High retention of radioconjugate in tumor tissue may be due in part to the fact that the human tumor xenografts are supported by murine vasculature architecture [28]. On the other hand, the low retention of radioconjugate in pancreatic tissue may be due in part to excessive enzymatic activity of the pancreatic tissue [29]. The high uptake and retention in PC-3 tumor cells are a direct reflection of the efficiency of agonist-based constructs for in vivo targeting of the GRP cell surface receptors. Although our conjugate exhibited higher initial tumor uptake at 1 h (3.95±1.04%ID/g) than Liu’s (2.78±0.56%ID/g), both conjugates retained much of their tumor-associated radioactivity several hours after injection. Perhaps the RGD motif plays a supplementary post facto role in binding, engaging with the α_vβ₃ receptor after initial binding of the BBN(7-14)NH₂ fragment with the GRPr occurs, thus enhancing retention of the radiopharmaceutical in the cell. It should be noted, however, that simultaneous binding of the RGD and BBN sequences does not occur [11].

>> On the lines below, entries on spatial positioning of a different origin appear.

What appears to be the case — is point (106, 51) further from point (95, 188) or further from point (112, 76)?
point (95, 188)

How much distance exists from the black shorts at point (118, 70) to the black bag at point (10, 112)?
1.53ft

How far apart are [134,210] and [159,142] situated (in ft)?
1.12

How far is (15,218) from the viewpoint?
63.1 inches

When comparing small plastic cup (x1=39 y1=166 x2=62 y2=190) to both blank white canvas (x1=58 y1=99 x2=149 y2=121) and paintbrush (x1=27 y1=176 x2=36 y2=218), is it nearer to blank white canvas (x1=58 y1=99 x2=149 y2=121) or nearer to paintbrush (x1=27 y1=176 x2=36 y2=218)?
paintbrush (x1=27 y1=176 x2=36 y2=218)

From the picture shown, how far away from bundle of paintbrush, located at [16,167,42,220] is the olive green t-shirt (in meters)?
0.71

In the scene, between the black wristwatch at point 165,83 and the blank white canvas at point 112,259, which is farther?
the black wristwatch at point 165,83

Previous studies have concluded that heterodimeric ⁶⁴Cu-NO3A-RGD-BBN(7-14)NH₂ provided better results than monomeric ⁶⁴Cu-NO3A-RGD and ⁶⁴Cu-NO3A-BBN(7-14) NH₂ in terms of biodistribution data and PET imaging. Indeed, it appears that the RGD and BBN targeting motifs alone perform more poorly than when in tandem. Here we have focused primarily on the neutral heterodimeric ⁶⁴Cu-NO2A-RGD-Glu-6-Ahx-BBN(7-14)NH₂ conjugate rather than ⁶⁴Cu-NO2A-6-Ahx-BBN(7-14)NH₂ and/or ⁶⁴Cu-NO2A-RGD, thus opting for a direct comparison to the anionic ⁶⁴Cu-NO3A-RGD-BBN(7-14)NH₂ analogue from an earlier study [18]. Fig. 7, however, demonstrates the effectiveness of retention in GRPr-expressing tissues for heterodimeric ⁶⁴Cu-NO2A-RGD-Glu-6-Ahx-BBN(7-14)NH₂ as compared to monomeric ⁶⁴Cu-NO2A-6-Ahx-BBN(7-14) NH₂ [23] conjugate in the same animal model. A Student’s t test (24 h p.i.) in GRPr-expressing pancreas and tumor produced P values of .0019 and .0015, respectively, indicating statistical significance between the four data sets at the 95% confidence interval. Retention in liver, although not statistically significant (P value=.33 at the 95% confidence interval), appears to be lower for the heterodimeric ⁶⁴Cu-NO2A-RGD-Glu-6-Ahx-BBN(7-14)NH₂ as compared to monomeric ⁶⁴Cu-NO2A-6-Ahx-BBN(7-14)NH₂. MicroPET molecularimaging investigations clearly support the in vivo biodistribution investigations as presented herein.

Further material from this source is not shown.